En 2019, Chennai, en Inde, a déclaré le "jour zéro". Les quatre grands réservoirs de la ville, qui abritait alors environ 11 millions de personnes, étaient à sec. Les habitants ont dû faire la queue pendant des heures pour obtenir de petites quantités d'eau acheminées par camion depuis d'autres zones. Ces événements ne sont pas isolés et préfigurent ce qui pourrait devenir une réalité plus fréquente à l'échelle mondiale.
« À un certain moment, l'eau pourrait manquer, » a déclaré Christian Franzke, climatologue et chef de projet au Centre de physique climatique de l'Institut des sciences fondamentales à l'Université nationale de Pusan en Corée du Sud. « Vous êtes chez vous, vous ouvrez votre robinet dans la cuisine ou la salle de bain, et aucune eau ne sortirait. »
Statistique Clé
Selon l'étude, 74% des régions sujettes à la sécheresse dans le monde risquent de connaître des sécheresses sévères et persistantes d'ici 2100 dans un scénario d'émissions élevées. Plus d'un tiers de ces régions pourraient faire face à une grave pénurie d'eau entre 2020 et 2030.
Modèles climatiques et consommation humaine
Pour évaluer l'ampleur et le calendrier de ces pénuries, Franzke et son équipe ont utilisé des modèles climatiques avancés. Ces modèles intègrent non seulement les précipitations et le débit des rivières, mais aussi la consommation humaine d'eau. Deux scénarios d'émissions de gaz à effet de serre ont été analysés : un scénario d'émissions intermédiaires et un scénario d'émissions élevées.
Le modèle du Centre National de Recherches Météorologiques (CNRM) français prévoit qu'au moins la moitié des régions touchées par la sécheresse feront face à une rareté d'eau sans précédent d'ici 2100. De plus, 22% de ces régions pourraient connaître l'émergence de ces conditions avant 2030. Le scénario d'émissions élevées du CNRM projette une augmentation marquée de la fréquence des sécheresses du jour zéro au cours des prochaines décennies, avec des points chauds identifiés.
Contexte
Les modèles utilisés incluent le Community Earth System Model (CESM) du Centre national américain pour la recherche atmosphérique et le modèle du Centre National de Recherches Météorologiques (CNRM) français. Ces outils simulent les interactions complexes entre l'atmosphère, l'océan, la terre et la glace pour prédire les futurs climats.
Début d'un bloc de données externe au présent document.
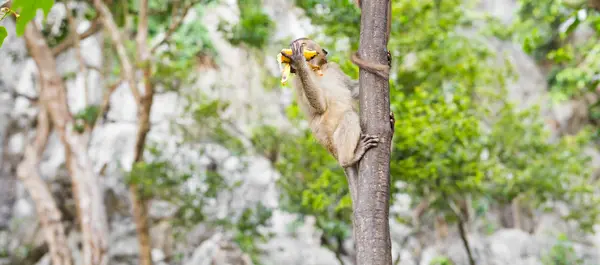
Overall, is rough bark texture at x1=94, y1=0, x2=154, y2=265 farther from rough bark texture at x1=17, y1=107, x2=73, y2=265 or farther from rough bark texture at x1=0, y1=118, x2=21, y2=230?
rough bark texture at x1=0, y1=118, x2=21, y2=230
Régions et villes particulièrement menacées
Les zones les plus menacées incluent le bassin méditerranéen, l'Afrique australe et certaines parties de l'Amérique du Nord et de l'Asie. Christian Franzke a souligné que des villes comme Nice en France et Le Cap en Afrique du Sud se trouvent dans des régions considérées comme des points chauds. Les États-Unis ne sont pas épargnés par cette menace.
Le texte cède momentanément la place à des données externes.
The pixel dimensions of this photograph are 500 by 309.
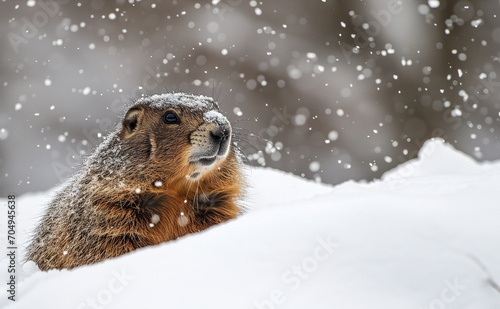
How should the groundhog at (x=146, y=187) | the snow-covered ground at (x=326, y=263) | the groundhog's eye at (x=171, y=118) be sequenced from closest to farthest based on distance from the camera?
the snow-covered ground at (x=326, y=263) → the groundhog at (x=146, y=187) → the groundhog's eye at (x=171, y=118)

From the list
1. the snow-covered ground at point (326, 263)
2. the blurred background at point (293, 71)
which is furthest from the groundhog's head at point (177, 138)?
the blurred background at point (293, 71)

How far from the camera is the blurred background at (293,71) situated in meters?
6.54

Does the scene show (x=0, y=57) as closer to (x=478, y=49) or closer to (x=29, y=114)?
(x=29, y=114)

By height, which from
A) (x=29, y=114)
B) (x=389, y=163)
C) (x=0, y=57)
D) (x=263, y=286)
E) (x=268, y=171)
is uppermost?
(x=263, y=286)

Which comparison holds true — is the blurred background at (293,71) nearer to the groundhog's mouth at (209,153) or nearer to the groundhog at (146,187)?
the groundhog at (146,187)

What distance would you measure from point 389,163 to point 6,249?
4897 mm

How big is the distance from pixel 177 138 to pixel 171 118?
13 cm

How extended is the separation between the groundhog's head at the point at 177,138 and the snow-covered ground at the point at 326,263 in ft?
2.78

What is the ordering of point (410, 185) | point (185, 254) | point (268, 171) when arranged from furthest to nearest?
point (268, 171) → point (410, 185) → point (185, 254)

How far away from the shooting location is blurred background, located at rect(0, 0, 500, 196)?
6539 millimetres

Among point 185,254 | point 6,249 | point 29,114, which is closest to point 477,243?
point 185,254

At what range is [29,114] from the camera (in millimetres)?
7457

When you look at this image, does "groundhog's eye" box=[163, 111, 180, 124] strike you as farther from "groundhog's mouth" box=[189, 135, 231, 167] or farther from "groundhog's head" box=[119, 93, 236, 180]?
"groundhog's mouth" box=[189, 135, 231, 167]

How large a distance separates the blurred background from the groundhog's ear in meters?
3.62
Selon le modèle CNRM, plusieurs villes américaines risquent de connaître le "jour zéro" d'ici 2030. Parmi elles figurent Chicago, Washington D.C., Phoenix, San Diego et Milwaukee. D'ici 2060, d'autres villes pourraient rejoindre cette liste, notamment Minneapolis, Las Vegas, Baltimore, Kansas City (Missouri) et Jacksonville (Floride).
- D'ici 2030: Chicago, Washington D.C., Phoenix, San Diego, Milwaukee.
- D'ici 2060: Minneapolis, Las Vegas, Baltimore, Kansas City, Jacksonville.
Les chercheurs estiment que d'ici la fin du siècle, les conditions de sécheresse du jour zéro pourraient menacer environ 750 millions de personnes dans le monde. Cela inclut 470 millions de citadins et 290 millions de ruraux. L'impact sur les populations urbaines sera particulièrement sévère, compte tenu de la forte densité et de la dépendance aux infrastructures d'approvisionnement en eau.
Un "assaut croissant sur les ressources en eau"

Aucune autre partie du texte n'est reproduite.